ЗАДАНИЯ →
A) Сколько лет, согласно тексту о педагогическом эксперименте, Макаренко работал над «Педагогической поэмой»?
B) Продублируйте фрагмент текста о педагогическом эксперименте от слов «В педагогике чрезвычайно» до слов «публиковалась новая часть.» включительно.
C) Продолжите текст о педагогическом эксперименте после его последнего предложения.

В отличие от методов, лишь регистрирующих то, что существует, эксперимент в педагогике имеет созидательный характер. Экспериментальным путем, например, попадают в сферу практики новые приемы, методы, формы, системы учебно-воспитательной деятельности.

В педагогике чрезвычайно важен вопрос о нравственных, этических регулятивах педагогической деятельности, даже если это локальные эксперименты эмпирического характера. Опыт создания полной педагогической системы на примере колонии для несовершеннолетних правонарушителей, преобразованной в ходе педагогического опыта в детскую трудовую колонию, отражен в «Педагогической поэме» а. С. Макаренко (1888-1939), над которой Антон Семенович работал 10 лет, с 1925 по 1935 г. читатели могли начать знакомство с «педагогической поэмой» с 1933 г., в каждый последующий год дописывалась и публиковалась новая часть.

«Мне тогда казалось, что сто двадцать колонистов — это не просто сто двадцать беспризорных, нашедших для себя дом и работу. Нет, это сотня этических напряжений, сотня музыкально-настроенных энергий, сотня благодатных дождей, которых сама природа, эта напыщенная самодурная баба, и та ожидает с нетерпением и радостью…» — пишет а. с. Макаренко в третьей части «педагогической поэмы».

ИСХОДНЫЕ ДАННЫЕ →
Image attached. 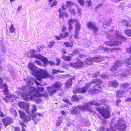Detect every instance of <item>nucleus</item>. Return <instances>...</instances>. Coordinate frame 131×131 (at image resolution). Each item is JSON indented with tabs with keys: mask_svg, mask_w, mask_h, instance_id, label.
Listing matches in <instances>:
<instances>
[{
	"mask_svg": "<svg viewBox=\"0 0 131 131\" xmlns=\"http://www.w3.org/2000/svg\"><path fill=\"white\" fill-rule=\"evenodd\" d=\"M109 84L111 86L114 88L117 87L119 86L118 83L115 80L110 82H109Z\"/></svg>",
	"mask_w": 131,
	"mask_h": 131,
	"instance_id": "nucleus-24",
	"label": "nucleus"
},
{
	"mask_svg": "<svg viewBox=\"0 0 131 131\" xmlns=\"http://www.w3.org/2000/svg\"><path fill=\"white\" fill-rule=\"evenodd\" d=\"M15 29L13 24H11L9 28V30L10 32L12 33L15 31Z\"/></svg>",
	"mask_w": 131,
	"mask_h": 131,
	"instance_id": "nucleus-36",
	"label": "nucleus"
},
{
	"mask_svg": "<svg viewBox=\"0 0 131 131\" xmlns=\"http://www.w3.org/2000/svg\"><path fill=\"white\" fill-rule=\"evenodd\" d=\"M63 101L65 102L66 103L70 104V101L67 99H63Z\"/></svg>",
	"mask_w": 131,
	"mask_h": 131,
	"instance_id": "nucleus-59",
	"label": "nucleus"
},
{
	"mask_svg": "<svg viewBox=\"0 0 131 131\" xmlns=\"http://www.w3.org/2000/svg\"><path fill=\"white\" fill-rule=\"evenodd\" d=\"M75 21V31H79L81 29V24L78 20H76Z\"/></svg>",
	"mask_w": 131,
	"mask_h": 131,
	"instance_id": "nucleus-22",
	"label": "nucleus"
},
{
	"mask_svg": "<svg viewBox=\"0 0 131 131\" xmlns=\"http://www.w3.org/2000/svg\"><path fill=\"white\" fill-rule=\"evenodd\" d=\"M96 109L100 113L102 116L104 118H108L110 116V110L109 106L107 105H105L101 109L97 108Z\"/></svg>",
	"mask_w": 131,
	"mask_h": 131,
	"instance_id": "nucleus-7",
	"label": "nucleus"
},
{
	"mask_svg": "<svg viewBox=\"0 0 131 131\" xmlns=\"http://www.w3.org/2000/svg\"><path fill=\"white\" fill-rule=\"evenodd\" d=\"M4 94H6L8 91V90L7 89V87L4 88Z\"/></svg>",
	"mask_w": 131,
	"mask_h": 131,
	"instance_id": "nucleus-60",
	"label": "nucleus"
},
{
	"mask_svg": "<svg viewBox=\"0 0 131 131\" xmlns=\"http://www.w3.org/2000/svg\"><path fill=\"white\" fill-rule=\"evenodd\" d=\"M79 32V31H75V34L74 36V38H78Z\"/></svg>",
	"mask_w": 131,
	"mask_h": 131,
	"instance_id": "nucleus-52",
	"label": "nucleus"
},
{
	"mask_svg": "<svg viewBox=\"0 0 131 131\" xmlns=\"http://www.w3.org/2000/svg\"><path fill=\"white\" fill-rule=\"evenodd\" d=\"M85 64L83 62L80 61H78L76 62H71L70 63L69 65L72 67L76 68H78L82 67L84 66Z\"/></svg>",
	"mask_w": 131,
	"mask_h": 131,
	"instance_id": "nucleus-11",
	"label": "nucleus"
},
{
	"mask_svg": "<svg viewBox=\"0 0 131 131\" xmlns=\"http://www.w3.org/2000/svg\"><path fill=\"white\" fill-rule=\"evenodd\" d=\"M93 62H100L103 59V58L101 57H95L93 58Z\"/></svg>",
	"mask_w": 131,
	"mask_h": 131,
	"instance_id": "nucleus-27",
	"label": "nucleus"
},
{
	"mask_svg": "<svg viewBox=\"0 0 131 131\" xmlns=\"http://www.w3.org/2000/svg\"><path fill=\"white\" fill-rule=\"evenodd\" d=\"M61 9L59 8L58 10V12L59 13V17L60 18H63L64 16L66 18H67L68 16V15L67 13L66 12L64 13L61 12Z\"/></svg>",
	"mask_w": 131,
	"mask_h": 131,
	"instance_id": "nucleus-20",
	"label": "nucleus"
},
{
	"mask_svg": "<svg viewBox=\"0 0 131 131\" xmlns=\"http://www.w3.org/2000/svg\"><path fill=\"white\" fill-rule=\"evenodd\" d=\"M76 20H78L76 19H68V25H72L73 23L74 22L75 23Z\"/></svg>",
	"mask_w": 131,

ОТВЕТЫ К УПРАЖНЕНИЮ →
A) Десять лет, с 1925 по 1935 год.

B)
В педагогике чрезвычайно важен вопрос о нравственных, этических регулятивах педагогической деятельности, даже если это локальные эксперименты эмпирического характера. Опыт создания полной педагогической системы на примере колонии для несовершеннолетних правонарушителей, преобразованной в ходе педагогического опыта в детскую трудовую колонию, отражен в «Педагогической поэме» а. С. Макаренко (1888-1939), над которой Антон Семенович работал 10 лет, с 1925 по 1935 г. читатели могли начать знакомство с «педагогической поэмой» с 1933 г., в каждый последующий год дописывалась и публиковалась новая часть.

C)
В прессе сразу же началась настолько острая дискуссия, что выход последней третьей части «педагогической поэмы» был задержан на три месяца из-за появившихся статей с говорящими названиями диаметрально противоположных значений: «антипе-дагогическая поэма», «Большая любовь к маленьким людям», «поэзия педагогики». К марту 1936 г. вышли в свет все части в журнальном варианте и отдельным изданием. Книга дышала самой жизнью, поражала сюжетом, совпадала с мощным ритмом строительства новой жизни, новой страны.

А. С. Макаренко представил читателям удивительный опыт, когда за пять-шесть лет жизни и осмысленного коллективного труда воров, бандитов, проституток, бродяг в полтавской колонии М. Горького (1920-1926), описанных в двух первых частях, эти люди оказались готовы, в свою очередь, стать культурным ориентиром для воспитанников другой, куряжской, колонии (под Харьковом), с разворованным имуществом, разбитыми помещениями и подростками, представлявшими «продовольственную базу для клопов, вшей, тараканов, блох».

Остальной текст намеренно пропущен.